WASHINGTON — The Federal Home Loan Bank of San Francisco is exploring ways to use $40 million it received as part of a private-label securities settlement to support small business development and job creation to help future homebuyers.
The San Francisco bank is holding roundtables in Las Vegas, Phoenix, Los Angeles, Sacramento and San Francisco to get local and regional input on ways to stimulate higher wage jobs. The first roundtable was held Thursday in Las Vegas.
The 11 Home Loan banks generally stick to providing liquidity to local banks and thrifts to support mortgage lending in their districts. But the San Francisco bank opted to take a unique approach to increasing homeownership opportunities due to wage stagnation.
"One of the biggest challenges for our nation is creating jobs that offer wages high enough to allow working families to raise their children and purchase a home in a safe, nurturing community," said Tad Lowrey, the chairman of the San Francisco bank, in a statement. "The FHLBank San Francisco is exploring best practices to support programs and initiatives that will train local residents for good jobs or support their efforts to expand small businesses."

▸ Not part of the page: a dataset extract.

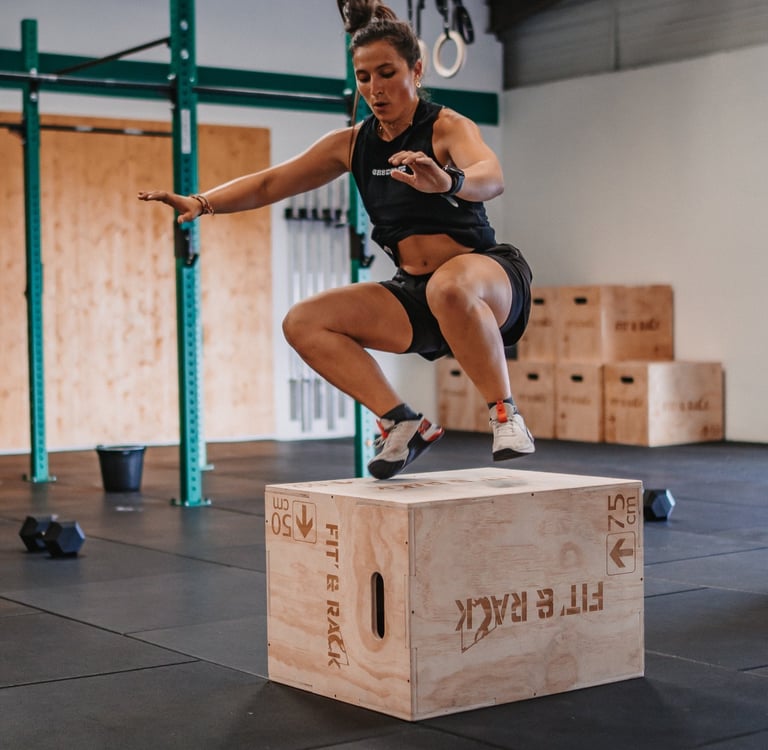 Jeune femme faisant du fitness dans une salle de sport à Pau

The funding comes from a $459 million settlement the San Francisco FHLB received as a result of litigation over private-label securities. Wall Street banks sold private-label securities to the Home Loan banks during the subprime mortgage craze, which resulted in huge losses following the 2008 housing bust.

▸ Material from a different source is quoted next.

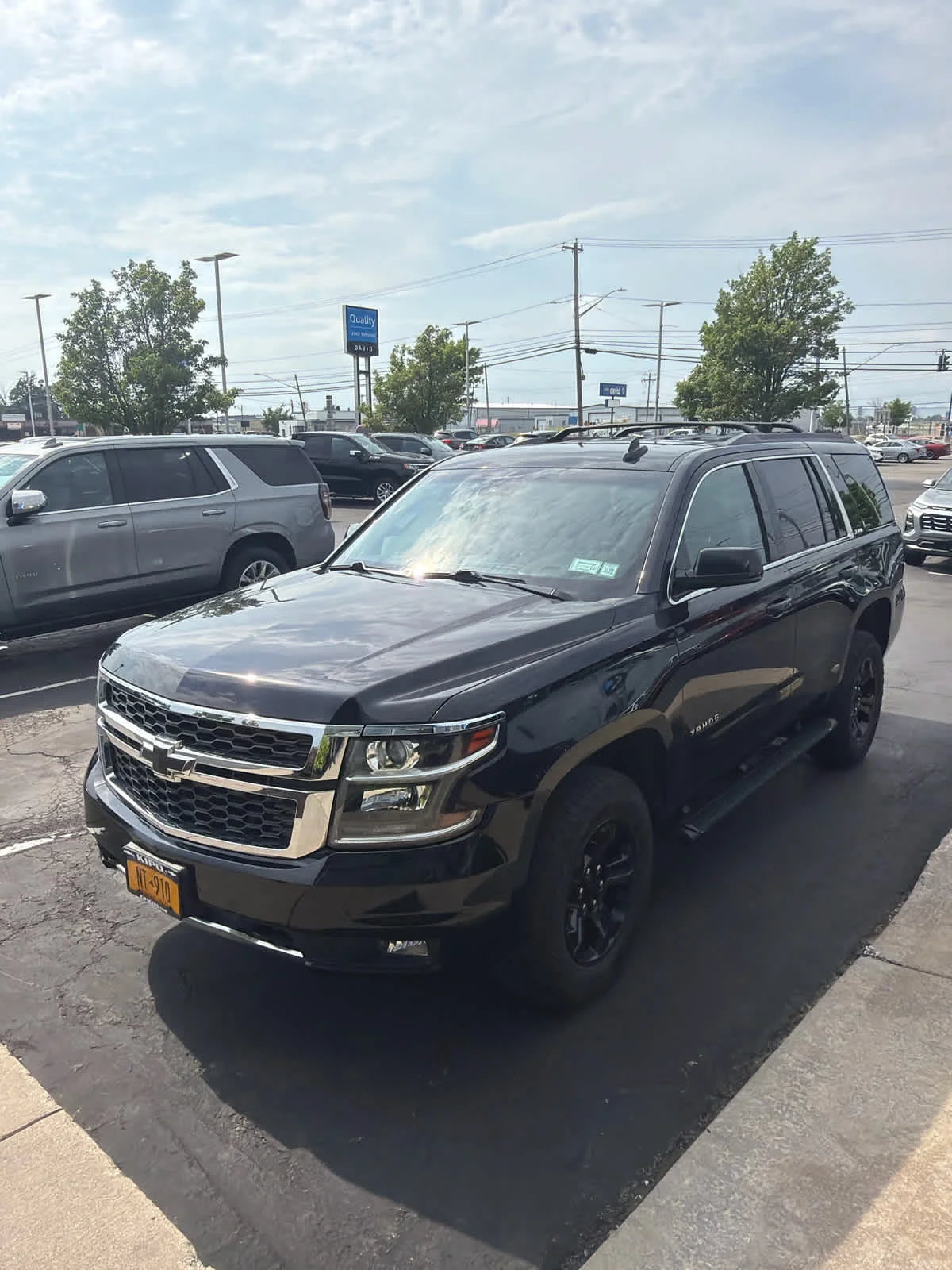 Used 2020 BLACK Chevrolet LT image 1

Larry Parks, a senior vice president at the bank, is in charge of the roundtables. As part of the initiative, Parks expects to explore ways to work with intermediaries, such as FHLB member banks, venture capital firms and hybrid entities, to provide financing for competitive industries and help them grow.
"This is a bottom's up approach to tell us what the best practices are," Parks said in an interview. "We will look at what makes sense for our business model; what makes sense for our regulator and move forward."
The bank will also be tapping the Aspen Institution for their expertise and they will work together on a paper about the roundtables and their findings.
"We will put together a white paper that comes out of this whole experience and that should influence any kind of funding we do," Parks said.